(Caption-style text data)
....

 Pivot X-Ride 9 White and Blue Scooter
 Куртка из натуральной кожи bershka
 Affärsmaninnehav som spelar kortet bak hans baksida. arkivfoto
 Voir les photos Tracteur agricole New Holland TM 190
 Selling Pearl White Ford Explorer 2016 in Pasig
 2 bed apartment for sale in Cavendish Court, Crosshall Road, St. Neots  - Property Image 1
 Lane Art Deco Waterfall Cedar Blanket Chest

....

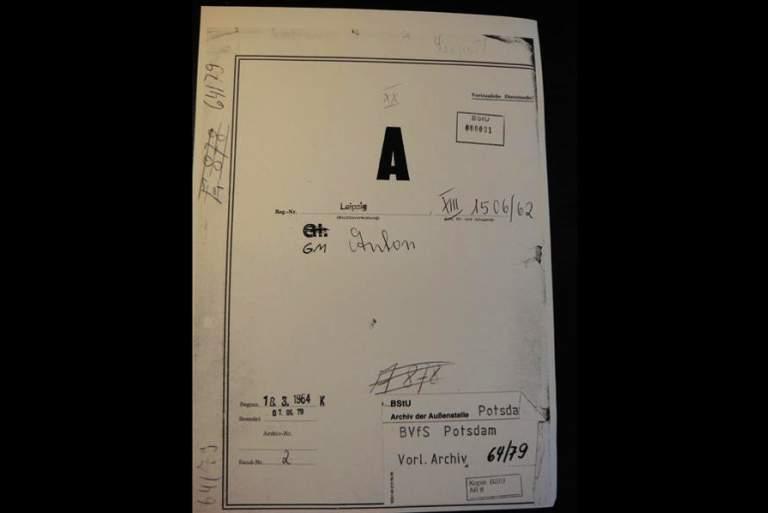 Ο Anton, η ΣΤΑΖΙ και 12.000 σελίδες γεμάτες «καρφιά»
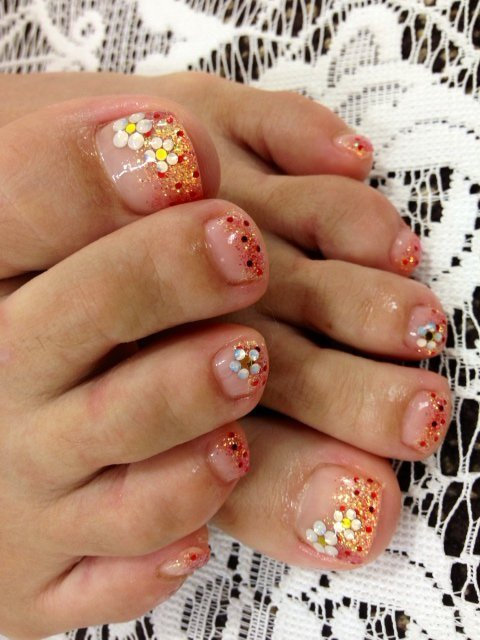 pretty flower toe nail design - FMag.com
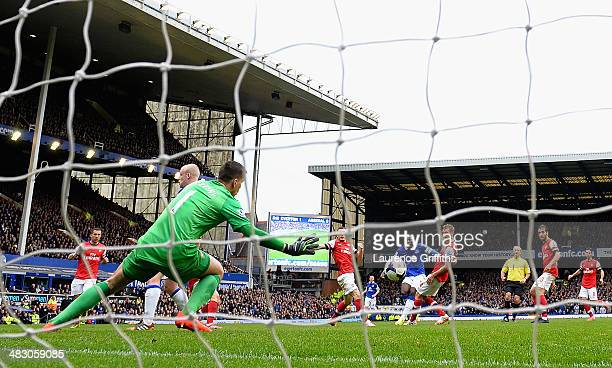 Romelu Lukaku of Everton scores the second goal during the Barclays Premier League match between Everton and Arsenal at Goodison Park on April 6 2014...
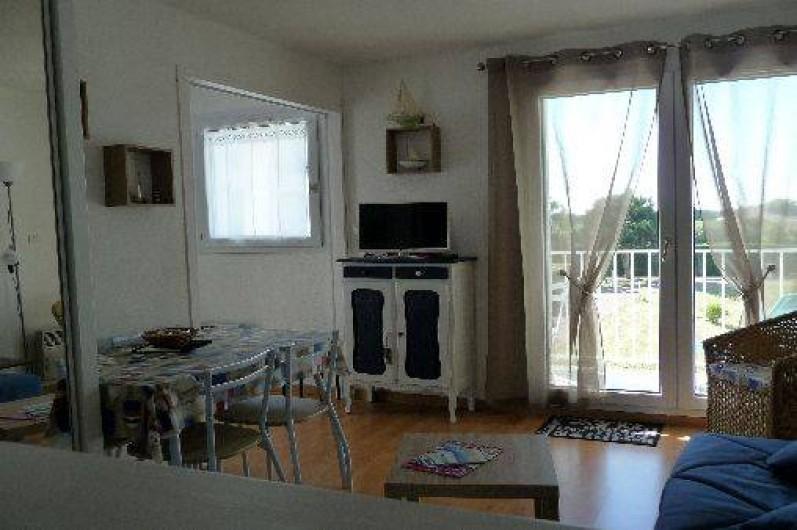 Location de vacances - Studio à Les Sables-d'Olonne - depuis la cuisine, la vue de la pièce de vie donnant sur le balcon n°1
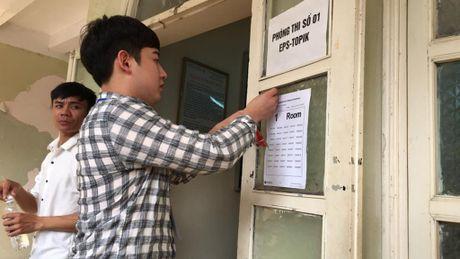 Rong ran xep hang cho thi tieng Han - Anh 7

....

* **EXERCISE AIM**: From the records above, reproduce exactly the lines from the one with "Куртка из натуральной кожи bershka" to the one with "Lane Art Deco Waterfall Cedar Blanket Chest", both included, and no others.

* **RESULT OF THE EXERCISE**:
 Куртка из натуральной кожи bershka
 Affärsmaninnehav som spelar kortet bak hans baksida. arkivfoto
 Voir les photos Tracteur agricole New Holland TM 190
 Selling Pearl White Ford Explorer 2016 in Pasig
 2 bed apartment for sale in Cavendish Court, Crosshall Road, St. Neots  - Property Image 1
 Lane Art Deco Waterfall Cedar Blanket Chest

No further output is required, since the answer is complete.